As a fledgling, spring in the Swallow household was always a feast for the senses. In the Upper Peninsula, nature wakes from her slumber with a burst of colors and smells. Birds arrive from the south like great schools of herring in the sky. Huckleberry and cherries come back into season. But the moment of greatest anticipation was always when the ice melted and uncovered the family helium mine.

Copper Harbor is a small town. Naturally, being the only helium mine in town, it was the Swallow household’s responsibility to sell green apple helium balloons to the neighbors, and my mother's were renowned not just in Copper Harbor but also neighboring Calumet township and Houghton. I loved to watch my mother don her yellow hazmat suit to collect the helium. “Just 5 minutes without this protective suit would lead to irreversible, acute radiation poisoning!” she would warn me cheerily. 

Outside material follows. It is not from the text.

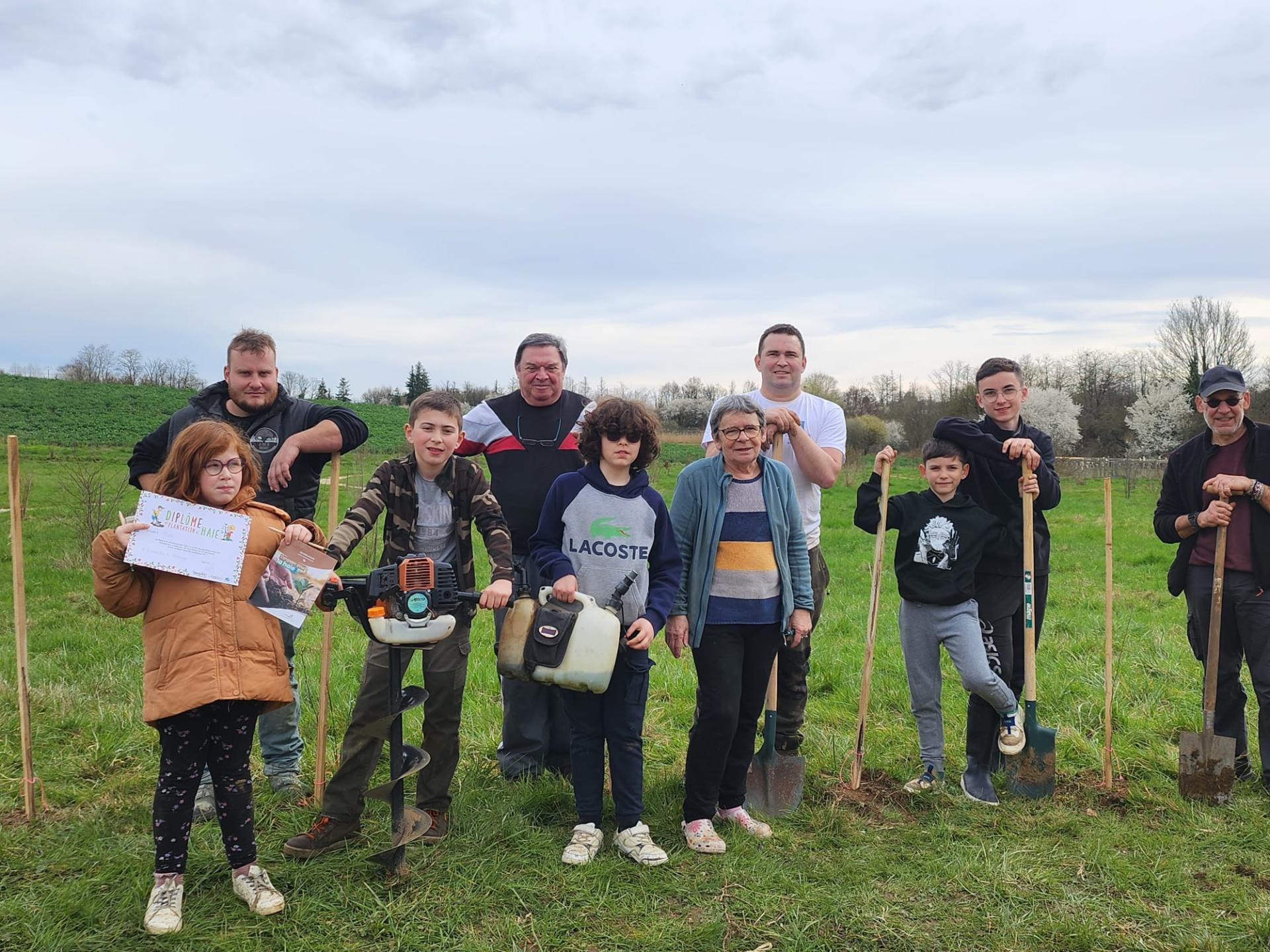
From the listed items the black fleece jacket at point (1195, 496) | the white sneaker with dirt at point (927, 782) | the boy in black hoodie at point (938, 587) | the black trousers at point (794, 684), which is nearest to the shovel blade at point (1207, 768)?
the black fleece jacket at point (1195, 496)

When it was came time to fill the balloons, her fingers moved adeptly. Carefully, but with a chef’s purpose, she took the mouth of each balloon with her left hand and cradled the rest with her right. In one move, the balloon was on the spigot, filling and stretching before my eyes. Her right hand would then reach for the taffy string and tie the balloon closed.

Because I was an only child, I didn’t have to jostle with an older brother or sister, and though my mother always bemoaned me doing it (“there’s raw hydrogen in there!”), I felt I had her tacit approval to inhale the remains of the helium tank when the balloons were all filled. I yapped like a chipmunk for the rest of the day.

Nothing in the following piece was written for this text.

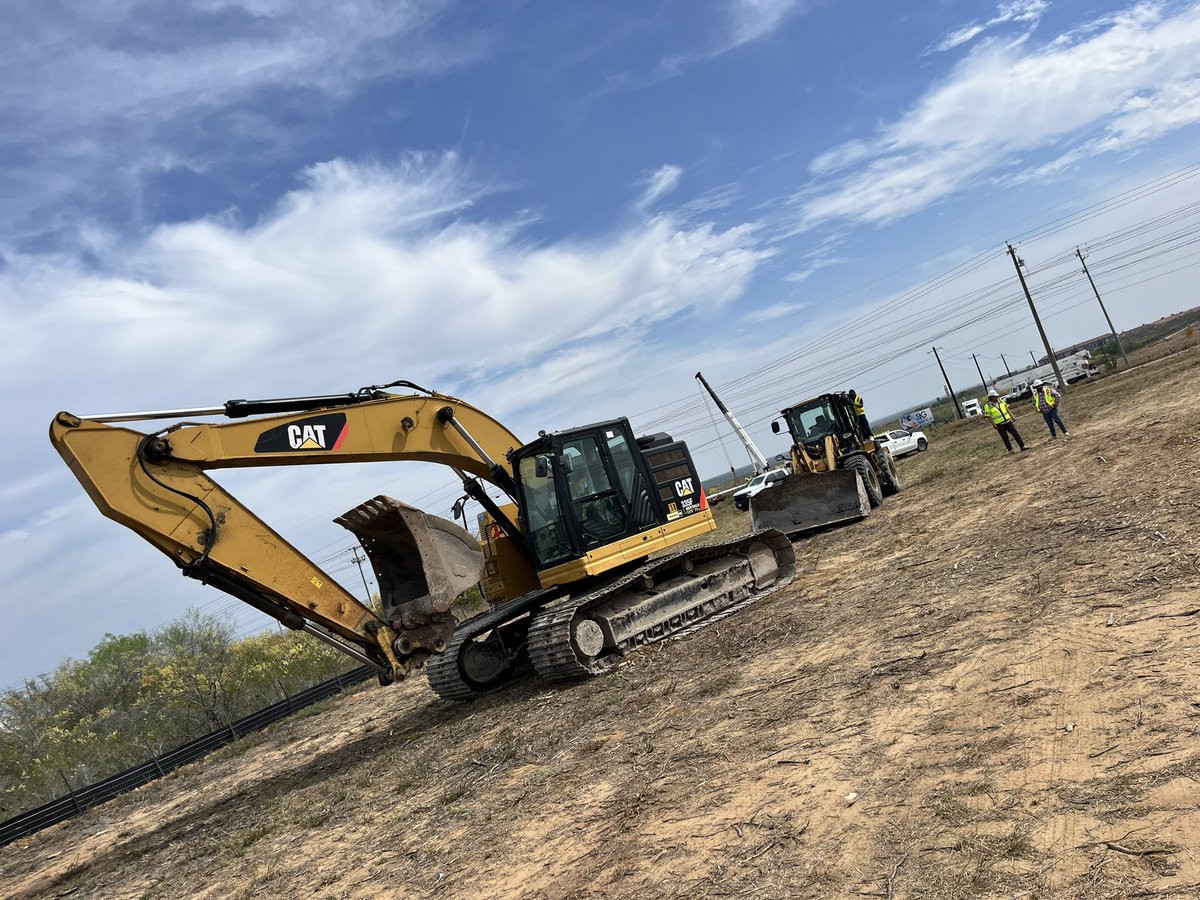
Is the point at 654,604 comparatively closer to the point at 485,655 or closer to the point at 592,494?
the point at 592,494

When I first heard Chef Grant Achatz was featuring the green apple balloon, i groaned. For too long I had hoped to recreate the experience of being back home in my mother's kitchen in Copper Harbor, but disappointment after disappointment left me jaded. Young chefs, in their zeal to prove themselves creatively frequently destroy dishes that have stood the test of time. Punching up the helium concentration, deconstructing the balloon, even switching to the savory (yet tannic) xenon gas, I have witnessed gastronomic heresy. When a friend reassured me that Chef Achatz was doing it right, the reader will forgive the Swallow if he remained skeptical.

Perhaps it is Chef Achatz's Michigan roots, perhaps his dedication to preserving time honored recipes, whatever the reason, Chef Achatz just gets it. Alinea (1723 N. Halsted St.) has been the first restaurant in the Swallow’s opinion to serve an authentic home-cooked green apple helium balloon. Achatz perfectly balances the partial pressures of helium and forty three vaporized green apples in his balloons. The taffy string has the perfect amount of sorghum and xanthan gum.

Achatz is from the old school. Rather than stray from centuries old, proven winners, Achatz serves up the classics, prepared like your mother (or grandmother) used to, and the helium balloon is just the start. Whether it is mom’s Malaysian Driftwood with pacific seaweed or just a classic exploding truffle, everything on the menu tastes like home.